** Work task **
Using the text on PeTeR below, decide whether each statement agrees with it, answering yes or no and quoting the deciding words: (a) PeTeR requires retraining the model from scratch; (b) existing distributionally-robust methods are limited to training a model from scratch; (c) PeTeR was evaluated against both random and adversarial perturbations.

** Extract provided **
= = =

🤖 AI Summary
This work addresses the vulnerability of probabilistic circuits to overfitting and poor generalization under data noise, limited samples, or distribution shifts. To mitigate this, the authors propose PeTeR, the first data-free post-training framework that enhances the robustness of pretrained probabilistic circuits to distributional shifts without requiring retraining. PeTeR leverages distributionally robust optimization by modeling worst-case distributions within a Wasserstein ball and introduces a data-agnostic parameter adjustment mechanism grounded in this principle. Empirical evaluations across multiple density estimation benchmarks demonstrate that PeTeR significantly improves model robustness against both random and adversarial perturbations, matching or outperforming existing data-dependent robust learning baselines.
📝 Abstract
Probabilistic circuits (PCs) can model complex joint distributions while supporting exact and efficient computation of many inference queries. However, standard likelihood-based PC learning is vulnerable to overfitting and fragile generalization when confronted with data noise, small sample sizes, or distribution shifts. This can be mitigated using distributionally-robust optimization which consider worst-case distributions within a Wasserstein ball of the empirical distribution, but current methods are limited to training a model from scratch in this framework. Instead, we propose PeTeR: a novel, data-free post-training framework designed to robustify pre-trained PCs against distribution shifts without retraining from scratch. Empirical evaluations across multiple density estimation benchmarks demonstrate that PeTeR effectively robustifies baseline models against both random and adversarial perturbations, achieving competitive or superior performance to data-dependent robust learning baselines.

= = =

** Collected data entries **
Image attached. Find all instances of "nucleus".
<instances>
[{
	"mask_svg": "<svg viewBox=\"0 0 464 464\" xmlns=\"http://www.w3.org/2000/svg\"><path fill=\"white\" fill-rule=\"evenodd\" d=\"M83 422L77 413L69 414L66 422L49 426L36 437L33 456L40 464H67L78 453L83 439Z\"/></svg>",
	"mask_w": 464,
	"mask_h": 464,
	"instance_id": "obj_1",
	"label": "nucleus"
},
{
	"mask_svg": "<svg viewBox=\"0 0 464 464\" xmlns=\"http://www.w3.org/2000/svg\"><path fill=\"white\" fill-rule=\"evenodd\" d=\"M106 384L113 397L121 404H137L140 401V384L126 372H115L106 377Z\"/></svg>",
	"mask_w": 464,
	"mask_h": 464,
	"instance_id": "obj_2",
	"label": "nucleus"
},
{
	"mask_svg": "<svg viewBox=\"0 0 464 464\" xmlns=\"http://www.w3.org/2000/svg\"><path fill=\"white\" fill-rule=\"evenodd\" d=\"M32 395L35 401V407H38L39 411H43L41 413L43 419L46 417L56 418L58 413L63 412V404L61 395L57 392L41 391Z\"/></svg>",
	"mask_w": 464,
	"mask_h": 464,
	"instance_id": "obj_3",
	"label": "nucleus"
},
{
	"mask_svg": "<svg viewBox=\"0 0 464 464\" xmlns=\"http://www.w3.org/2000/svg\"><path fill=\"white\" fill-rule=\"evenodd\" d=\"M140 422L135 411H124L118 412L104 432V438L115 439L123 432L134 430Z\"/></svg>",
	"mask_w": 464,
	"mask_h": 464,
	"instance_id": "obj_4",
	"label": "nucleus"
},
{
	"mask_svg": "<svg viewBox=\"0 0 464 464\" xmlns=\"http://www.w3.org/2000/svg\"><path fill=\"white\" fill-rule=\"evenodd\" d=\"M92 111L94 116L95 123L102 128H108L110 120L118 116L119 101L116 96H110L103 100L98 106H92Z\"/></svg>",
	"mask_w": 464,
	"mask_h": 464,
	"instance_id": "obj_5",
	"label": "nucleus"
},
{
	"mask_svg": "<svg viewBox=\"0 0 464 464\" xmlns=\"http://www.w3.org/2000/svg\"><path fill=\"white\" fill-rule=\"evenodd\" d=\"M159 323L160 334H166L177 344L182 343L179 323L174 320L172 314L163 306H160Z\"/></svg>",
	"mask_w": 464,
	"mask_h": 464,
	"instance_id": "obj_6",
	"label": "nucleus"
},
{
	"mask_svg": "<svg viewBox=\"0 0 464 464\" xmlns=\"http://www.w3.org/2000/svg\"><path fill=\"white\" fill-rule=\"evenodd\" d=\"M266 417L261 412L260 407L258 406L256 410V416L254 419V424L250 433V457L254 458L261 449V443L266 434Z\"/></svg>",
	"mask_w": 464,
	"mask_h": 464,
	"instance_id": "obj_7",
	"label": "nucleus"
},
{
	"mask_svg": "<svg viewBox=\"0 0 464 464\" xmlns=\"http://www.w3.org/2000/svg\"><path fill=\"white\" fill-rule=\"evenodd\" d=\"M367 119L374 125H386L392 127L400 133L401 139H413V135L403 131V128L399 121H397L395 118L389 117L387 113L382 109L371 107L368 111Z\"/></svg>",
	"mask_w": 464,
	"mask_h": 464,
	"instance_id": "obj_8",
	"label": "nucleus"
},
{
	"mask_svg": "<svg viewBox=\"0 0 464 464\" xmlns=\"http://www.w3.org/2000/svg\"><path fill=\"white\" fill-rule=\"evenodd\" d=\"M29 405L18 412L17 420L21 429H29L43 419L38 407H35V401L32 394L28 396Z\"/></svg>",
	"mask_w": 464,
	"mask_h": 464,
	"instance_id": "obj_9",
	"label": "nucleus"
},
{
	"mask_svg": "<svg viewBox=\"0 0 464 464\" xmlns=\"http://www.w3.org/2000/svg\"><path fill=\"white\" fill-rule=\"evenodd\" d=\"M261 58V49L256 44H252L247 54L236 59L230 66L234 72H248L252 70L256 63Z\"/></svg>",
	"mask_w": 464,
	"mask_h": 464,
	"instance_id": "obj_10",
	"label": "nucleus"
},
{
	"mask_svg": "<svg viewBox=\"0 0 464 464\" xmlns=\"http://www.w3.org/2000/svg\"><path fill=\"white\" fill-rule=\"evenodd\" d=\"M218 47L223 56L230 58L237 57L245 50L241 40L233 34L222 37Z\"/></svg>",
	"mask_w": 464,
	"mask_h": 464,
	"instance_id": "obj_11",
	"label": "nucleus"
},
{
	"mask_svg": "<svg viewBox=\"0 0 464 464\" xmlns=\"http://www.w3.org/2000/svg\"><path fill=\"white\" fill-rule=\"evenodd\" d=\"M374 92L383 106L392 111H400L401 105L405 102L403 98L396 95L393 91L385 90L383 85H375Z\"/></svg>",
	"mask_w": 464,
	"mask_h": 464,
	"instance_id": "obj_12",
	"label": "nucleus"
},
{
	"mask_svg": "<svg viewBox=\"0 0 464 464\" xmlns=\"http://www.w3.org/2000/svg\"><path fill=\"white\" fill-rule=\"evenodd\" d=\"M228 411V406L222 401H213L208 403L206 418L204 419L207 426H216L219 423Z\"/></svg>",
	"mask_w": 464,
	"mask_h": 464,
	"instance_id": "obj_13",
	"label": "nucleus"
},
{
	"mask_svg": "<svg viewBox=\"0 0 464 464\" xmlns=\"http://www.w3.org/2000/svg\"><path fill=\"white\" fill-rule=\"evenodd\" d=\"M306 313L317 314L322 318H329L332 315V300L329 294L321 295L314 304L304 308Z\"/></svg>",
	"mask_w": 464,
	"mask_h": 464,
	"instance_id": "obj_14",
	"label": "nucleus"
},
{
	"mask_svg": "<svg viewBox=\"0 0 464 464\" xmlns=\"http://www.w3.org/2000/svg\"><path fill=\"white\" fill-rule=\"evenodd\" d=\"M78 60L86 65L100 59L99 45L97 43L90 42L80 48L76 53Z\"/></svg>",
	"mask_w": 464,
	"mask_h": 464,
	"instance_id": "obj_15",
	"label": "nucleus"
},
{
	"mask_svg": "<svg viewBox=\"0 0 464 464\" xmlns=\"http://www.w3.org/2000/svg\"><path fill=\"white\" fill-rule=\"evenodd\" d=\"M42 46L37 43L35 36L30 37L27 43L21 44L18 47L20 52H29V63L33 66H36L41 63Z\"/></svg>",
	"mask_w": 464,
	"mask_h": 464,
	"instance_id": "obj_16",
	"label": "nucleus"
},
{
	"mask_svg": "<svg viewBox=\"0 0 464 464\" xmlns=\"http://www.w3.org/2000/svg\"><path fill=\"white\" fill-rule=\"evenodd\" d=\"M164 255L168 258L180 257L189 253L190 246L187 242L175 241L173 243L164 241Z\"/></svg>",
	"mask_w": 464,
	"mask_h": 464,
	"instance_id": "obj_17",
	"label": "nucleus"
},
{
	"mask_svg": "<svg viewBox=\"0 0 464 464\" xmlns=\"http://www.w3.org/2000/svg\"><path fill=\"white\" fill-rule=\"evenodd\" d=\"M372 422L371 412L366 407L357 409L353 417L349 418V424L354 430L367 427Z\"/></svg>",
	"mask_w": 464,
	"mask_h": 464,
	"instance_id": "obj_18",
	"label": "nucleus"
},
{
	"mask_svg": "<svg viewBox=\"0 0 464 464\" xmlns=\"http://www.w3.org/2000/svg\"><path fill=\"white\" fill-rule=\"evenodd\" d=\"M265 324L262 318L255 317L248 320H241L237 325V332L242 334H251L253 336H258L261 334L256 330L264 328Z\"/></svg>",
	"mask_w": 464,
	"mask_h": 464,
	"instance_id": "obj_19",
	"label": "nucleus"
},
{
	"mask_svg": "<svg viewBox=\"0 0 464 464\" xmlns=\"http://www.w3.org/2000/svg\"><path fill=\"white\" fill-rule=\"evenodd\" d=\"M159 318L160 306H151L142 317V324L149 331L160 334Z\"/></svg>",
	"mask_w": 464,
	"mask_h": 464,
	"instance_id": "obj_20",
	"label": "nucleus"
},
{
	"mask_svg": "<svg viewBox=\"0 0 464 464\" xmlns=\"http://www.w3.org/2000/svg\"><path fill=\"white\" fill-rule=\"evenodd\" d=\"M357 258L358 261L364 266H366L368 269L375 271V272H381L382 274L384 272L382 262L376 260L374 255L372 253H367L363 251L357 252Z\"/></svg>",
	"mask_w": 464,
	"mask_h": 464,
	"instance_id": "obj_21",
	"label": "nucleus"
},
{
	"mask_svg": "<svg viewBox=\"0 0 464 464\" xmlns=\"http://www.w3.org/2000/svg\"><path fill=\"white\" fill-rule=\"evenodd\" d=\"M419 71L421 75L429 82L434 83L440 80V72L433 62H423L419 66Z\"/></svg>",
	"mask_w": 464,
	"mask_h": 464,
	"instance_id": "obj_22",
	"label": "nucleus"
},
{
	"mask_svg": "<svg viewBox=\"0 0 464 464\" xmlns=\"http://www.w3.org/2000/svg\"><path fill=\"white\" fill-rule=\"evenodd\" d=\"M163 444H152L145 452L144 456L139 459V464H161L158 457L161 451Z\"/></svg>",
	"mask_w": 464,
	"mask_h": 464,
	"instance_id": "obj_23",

= = =

** Exercise answer **
(a) No: "without retraining from scratch"
(b) Yes: "current methods are limited to training a model from scratch in this framework"
(c) Yes: "against both random and adversarial perturbations"